Monitoring Troubleshooting
This guide provides troubleshooting steps for common issues with monitoring components in Cozystack, including metrics collection, alerting, visualization, and log collection.
Diagnosing Missing Metrics
If metrics are not appearing in Grafana or VictoriaMetrics, follow these steps:
Check VMAgent Status
Ensure VMAgent is running and collecting metrics:
kubectl get pods -n cozy-monitoring -l app.kubernetes.io/name=vmagent
kubectl logs -n cozy-monitoring -l app.kubernetes.io/name=vmagent --tail=50
Verify Targets
Check if VMAgent can scrape targets:
kubectl exec -n cozy-monitoring -c vmagent deploy/vmagent -- curl -s http://localhost:8429/targets | jq .
Look for targets with health: "up". If targets are down, check network connectivity and RBAC permissions.
Resource Limits
If VMAgent is resource-constrained, increase limits in the monitoring configuration:
vmagent:
resources:
limits:
cpu: 500m
memory: 1Gi
requests:
cpu: 100m
memory: 256Mi
Security Considerations
Ensure TLS is enabled for secure metric collection:
- Verify certificates in the VMAgent configuration.
- Check RBAC roles allow VMAgent to access required endpoints.

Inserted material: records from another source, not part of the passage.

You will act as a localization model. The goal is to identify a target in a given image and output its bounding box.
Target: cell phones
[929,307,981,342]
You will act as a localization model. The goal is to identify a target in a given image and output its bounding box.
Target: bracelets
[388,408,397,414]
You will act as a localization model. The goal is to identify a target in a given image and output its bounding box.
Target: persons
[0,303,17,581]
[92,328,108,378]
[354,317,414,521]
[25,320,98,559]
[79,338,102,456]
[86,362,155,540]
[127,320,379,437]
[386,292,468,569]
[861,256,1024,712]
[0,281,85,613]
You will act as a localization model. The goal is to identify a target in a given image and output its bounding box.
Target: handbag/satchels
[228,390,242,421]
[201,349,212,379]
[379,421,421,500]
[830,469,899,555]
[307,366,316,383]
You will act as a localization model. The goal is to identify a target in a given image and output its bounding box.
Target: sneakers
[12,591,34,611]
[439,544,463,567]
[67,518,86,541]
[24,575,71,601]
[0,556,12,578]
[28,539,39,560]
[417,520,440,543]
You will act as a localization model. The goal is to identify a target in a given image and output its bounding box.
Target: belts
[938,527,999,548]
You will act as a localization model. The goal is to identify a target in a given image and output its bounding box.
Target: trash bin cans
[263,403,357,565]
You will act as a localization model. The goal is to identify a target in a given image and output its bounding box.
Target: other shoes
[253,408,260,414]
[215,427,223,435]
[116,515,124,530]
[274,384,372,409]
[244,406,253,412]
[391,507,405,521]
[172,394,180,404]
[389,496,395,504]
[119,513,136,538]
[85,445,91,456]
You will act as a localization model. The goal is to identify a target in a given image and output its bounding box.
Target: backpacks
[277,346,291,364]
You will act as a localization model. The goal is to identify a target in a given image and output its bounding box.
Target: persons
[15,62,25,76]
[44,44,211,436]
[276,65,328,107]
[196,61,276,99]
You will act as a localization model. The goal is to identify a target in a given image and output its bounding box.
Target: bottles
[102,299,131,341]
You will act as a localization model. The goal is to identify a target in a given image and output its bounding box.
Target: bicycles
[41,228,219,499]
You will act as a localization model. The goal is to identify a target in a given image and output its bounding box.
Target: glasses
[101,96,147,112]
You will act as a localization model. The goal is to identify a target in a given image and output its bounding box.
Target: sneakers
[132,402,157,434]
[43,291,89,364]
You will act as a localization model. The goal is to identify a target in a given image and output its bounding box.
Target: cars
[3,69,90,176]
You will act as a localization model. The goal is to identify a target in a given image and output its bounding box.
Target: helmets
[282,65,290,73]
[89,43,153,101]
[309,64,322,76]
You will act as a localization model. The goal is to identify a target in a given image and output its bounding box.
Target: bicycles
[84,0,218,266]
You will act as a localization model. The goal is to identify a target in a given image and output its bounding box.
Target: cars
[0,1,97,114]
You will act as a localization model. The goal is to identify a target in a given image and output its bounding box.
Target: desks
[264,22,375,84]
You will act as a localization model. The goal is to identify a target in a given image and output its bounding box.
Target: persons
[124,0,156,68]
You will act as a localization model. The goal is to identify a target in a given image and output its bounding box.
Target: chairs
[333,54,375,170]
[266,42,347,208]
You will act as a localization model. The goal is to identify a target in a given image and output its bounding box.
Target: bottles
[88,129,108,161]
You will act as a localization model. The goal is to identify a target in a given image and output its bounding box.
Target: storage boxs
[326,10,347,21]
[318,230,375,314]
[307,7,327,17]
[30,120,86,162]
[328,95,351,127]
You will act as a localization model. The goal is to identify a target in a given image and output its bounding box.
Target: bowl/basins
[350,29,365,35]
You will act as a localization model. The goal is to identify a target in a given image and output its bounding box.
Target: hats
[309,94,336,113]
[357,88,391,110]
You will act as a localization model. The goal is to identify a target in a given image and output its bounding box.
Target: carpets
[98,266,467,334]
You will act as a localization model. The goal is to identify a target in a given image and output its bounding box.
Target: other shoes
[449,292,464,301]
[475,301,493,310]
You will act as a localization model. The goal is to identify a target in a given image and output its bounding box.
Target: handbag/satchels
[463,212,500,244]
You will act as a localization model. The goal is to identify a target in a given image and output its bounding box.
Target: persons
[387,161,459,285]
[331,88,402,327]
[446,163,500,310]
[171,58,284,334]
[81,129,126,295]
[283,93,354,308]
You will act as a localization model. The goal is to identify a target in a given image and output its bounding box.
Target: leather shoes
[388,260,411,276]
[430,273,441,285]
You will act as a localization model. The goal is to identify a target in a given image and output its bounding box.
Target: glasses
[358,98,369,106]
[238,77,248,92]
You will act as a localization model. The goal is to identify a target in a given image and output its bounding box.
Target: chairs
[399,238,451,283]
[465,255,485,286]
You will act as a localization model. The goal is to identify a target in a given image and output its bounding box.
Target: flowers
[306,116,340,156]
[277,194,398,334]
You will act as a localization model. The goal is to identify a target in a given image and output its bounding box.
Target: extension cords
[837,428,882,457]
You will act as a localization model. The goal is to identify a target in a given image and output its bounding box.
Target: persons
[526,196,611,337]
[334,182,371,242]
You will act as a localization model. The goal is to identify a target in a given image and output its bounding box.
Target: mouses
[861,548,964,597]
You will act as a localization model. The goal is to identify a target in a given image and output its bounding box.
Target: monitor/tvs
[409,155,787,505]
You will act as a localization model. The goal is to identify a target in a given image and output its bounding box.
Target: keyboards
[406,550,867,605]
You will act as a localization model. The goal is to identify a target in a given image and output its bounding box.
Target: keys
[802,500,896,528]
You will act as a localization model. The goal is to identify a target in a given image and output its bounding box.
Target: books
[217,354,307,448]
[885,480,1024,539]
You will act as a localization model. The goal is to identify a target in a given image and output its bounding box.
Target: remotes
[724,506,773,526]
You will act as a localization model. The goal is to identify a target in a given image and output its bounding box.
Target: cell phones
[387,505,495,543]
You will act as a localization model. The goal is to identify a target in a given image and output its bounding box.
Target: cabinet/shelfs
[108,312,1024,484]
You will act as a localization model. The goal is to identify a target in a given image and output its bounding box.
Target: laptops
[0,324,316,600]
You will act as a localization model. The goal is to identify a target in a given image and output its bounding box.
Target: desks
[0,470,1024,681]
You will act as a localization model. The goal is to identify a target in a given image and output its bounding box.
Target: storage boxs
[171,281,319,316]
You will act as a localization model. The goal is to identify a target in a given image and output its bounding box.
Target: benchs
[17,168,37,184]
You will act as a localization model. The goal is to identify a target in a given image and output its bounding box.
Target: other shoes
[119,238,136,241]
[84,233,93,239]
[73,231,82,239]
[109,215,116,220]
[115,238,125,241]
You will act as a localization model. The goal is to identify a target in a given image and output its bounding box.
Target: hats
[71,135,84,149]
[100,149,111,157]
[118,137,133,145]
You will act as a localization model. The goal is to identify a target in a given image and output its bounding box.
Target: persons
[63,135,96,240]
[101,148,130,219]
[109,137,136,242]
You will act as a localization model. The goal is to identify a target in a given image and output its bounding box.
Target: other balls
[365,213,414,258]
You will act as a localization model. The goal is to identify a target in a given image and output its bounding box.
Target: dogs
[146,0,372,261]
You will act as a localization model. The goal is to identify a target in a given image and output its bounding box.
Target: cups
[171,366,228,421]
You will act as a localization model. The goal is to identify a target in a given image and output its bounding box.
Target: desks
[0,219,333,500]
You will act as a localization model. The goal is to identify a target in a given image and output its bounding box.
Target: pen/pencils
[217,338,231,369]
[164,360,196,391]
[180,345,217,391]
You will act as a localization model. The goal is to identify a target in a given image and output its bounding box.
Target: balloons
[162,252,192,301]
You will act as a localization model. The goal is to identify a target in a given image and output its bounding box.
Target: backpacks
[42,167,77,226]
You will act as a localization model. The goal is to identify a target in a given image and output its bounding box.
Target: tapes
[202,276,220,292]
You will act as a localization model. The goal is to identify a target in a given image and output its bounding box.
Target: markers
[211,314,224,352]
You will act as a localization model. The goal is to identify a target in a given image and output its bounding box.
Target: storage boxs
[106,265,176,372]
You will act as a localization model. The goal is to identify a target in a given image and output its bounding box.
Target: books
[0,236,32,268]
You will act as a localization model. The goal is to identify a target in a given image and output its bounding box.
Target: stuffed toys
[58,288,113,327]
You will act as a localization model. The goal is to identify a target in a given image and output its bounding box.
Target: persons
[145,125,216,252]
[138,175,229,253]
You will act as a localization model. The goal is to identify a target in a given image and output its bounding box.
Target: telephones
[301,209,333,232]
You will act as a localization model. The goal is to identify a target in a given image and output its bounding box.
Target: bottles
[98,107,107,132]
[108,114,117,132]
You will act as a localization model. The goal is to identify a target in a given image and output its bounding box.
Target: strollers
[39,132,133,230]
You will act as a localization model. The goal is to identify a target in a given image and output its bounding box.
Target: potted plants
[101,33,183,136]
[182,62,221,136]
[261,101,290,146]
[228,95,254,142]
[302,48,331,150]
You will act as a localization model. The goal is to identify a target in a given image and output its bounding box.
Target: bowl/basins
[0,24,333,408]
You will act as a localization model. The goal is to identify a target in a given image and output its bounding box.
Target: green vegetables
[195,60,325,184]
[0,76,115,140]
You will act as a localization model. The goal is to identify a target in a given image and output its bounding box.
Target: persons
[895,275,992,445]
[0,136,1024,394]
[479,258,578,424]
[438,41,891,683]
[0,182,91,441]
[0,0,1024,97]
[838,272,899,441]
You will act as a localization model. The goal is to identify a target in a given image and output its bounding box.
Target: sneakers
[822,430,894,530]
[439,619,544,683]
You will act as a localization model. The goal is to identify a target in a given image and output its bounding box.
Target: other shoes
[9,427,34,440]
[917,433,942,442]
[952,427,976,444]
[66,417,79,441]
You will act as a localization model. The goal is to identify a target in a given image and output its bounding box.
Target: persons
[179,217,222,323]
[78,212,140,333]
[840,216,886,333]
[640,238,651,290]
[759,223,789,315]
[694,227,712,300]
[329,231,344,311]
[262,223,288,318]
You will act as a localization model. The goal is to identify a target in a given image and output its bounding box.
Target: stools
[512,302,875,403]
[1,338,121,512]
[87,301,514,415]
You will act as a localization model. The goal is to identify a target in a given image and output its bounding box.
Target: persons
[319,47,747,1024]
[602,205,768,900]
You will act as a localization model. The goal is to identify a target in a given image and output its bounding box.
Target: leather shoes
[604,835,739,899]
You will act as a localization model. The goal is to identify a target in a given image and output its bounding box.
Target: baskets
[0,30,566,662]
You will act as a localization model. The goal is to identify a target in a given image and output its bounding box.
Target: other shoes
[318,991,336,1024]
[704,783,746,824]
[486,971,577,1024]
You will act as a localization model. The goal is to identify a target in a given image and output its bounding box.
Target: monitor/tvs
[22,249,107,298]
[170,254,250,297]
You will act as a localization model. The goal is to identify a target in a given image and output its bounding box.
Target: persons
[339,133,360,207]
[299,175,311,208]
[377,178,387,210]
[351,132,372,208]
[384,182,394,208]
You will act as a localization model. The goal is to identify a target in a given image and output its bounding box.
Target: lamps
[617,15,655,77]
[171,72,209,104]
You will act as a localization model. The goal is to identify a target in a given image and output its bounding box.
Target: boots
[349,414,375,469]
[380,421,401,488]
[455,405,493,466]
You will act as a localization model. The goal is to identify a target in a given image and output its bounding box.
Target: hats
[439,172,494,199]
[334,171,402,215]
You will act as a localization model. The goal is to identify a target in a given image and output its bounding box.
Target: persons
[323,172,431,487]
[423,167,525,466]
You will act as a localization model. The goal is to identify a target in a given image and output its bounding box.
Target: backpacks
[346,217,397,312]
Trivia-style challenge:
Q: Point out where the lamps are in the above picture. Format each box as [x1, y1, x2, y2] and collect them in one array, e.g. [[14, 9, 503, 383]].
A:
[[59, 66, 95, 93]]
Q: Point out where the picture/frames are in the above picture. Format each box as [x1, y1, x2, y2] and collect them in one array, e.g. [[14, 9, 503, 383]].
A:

For more details, see Monitoring Setup.
Alerts Not Arriving
If alerts are not being received, investigate Alertmanager and Alerta.
Check Alertmanager
Verify Alertmanager is processing alerts:
kubectl get pods -n cozy-monitoring -l app.kubernetes.io/name=alertmanager
kubectl logs -n cozy-monitoring -l app.kubernetes.io/name=alertmanager --tail=50
Check alert rules:
kubectl get prometheusrules -n cozy-monitoring
Verify Alerta Configuration
Ensure Alerta is configured correctly:
kubectl get pods -n cozy-monitoring -l app.kubernetes.io/name=alerta
kubectl logs -n cozy-monitoring -l app.kubernetes.io/name=alerta --tail=50
Check routing configuration in the monitoring spec:
alerta:
alerts:
telegram:
token: "your-token"
chatID: "your-chat-id"
Scalability Issues
If alerts are delayed due to high volume, adjust resource limits:
alerta:
resources:
limits:
cpu: 2
memory: 2Gi
Security
- Use RBAC to restrict alert access.
- Enable TLS for alert endpoints.
See Monitoring Alerting for configuration details.
Grafana Issues
Troubleshoot access and data source problems in Grafana.
Access Problems
If you cannot access Grafana:
- Check the service and ingress:
kubectl get svc,ingress -n cozy-monitoring -l app.kubernetes.io/name=grafana
- Verify RBAC permissions for your user.
Data Source Configuration
Ensure data sources are connected:
- Log into Grafana.
- Go to Configuration > Data Sources.
- Check VictoriaMetrics data source is healthy.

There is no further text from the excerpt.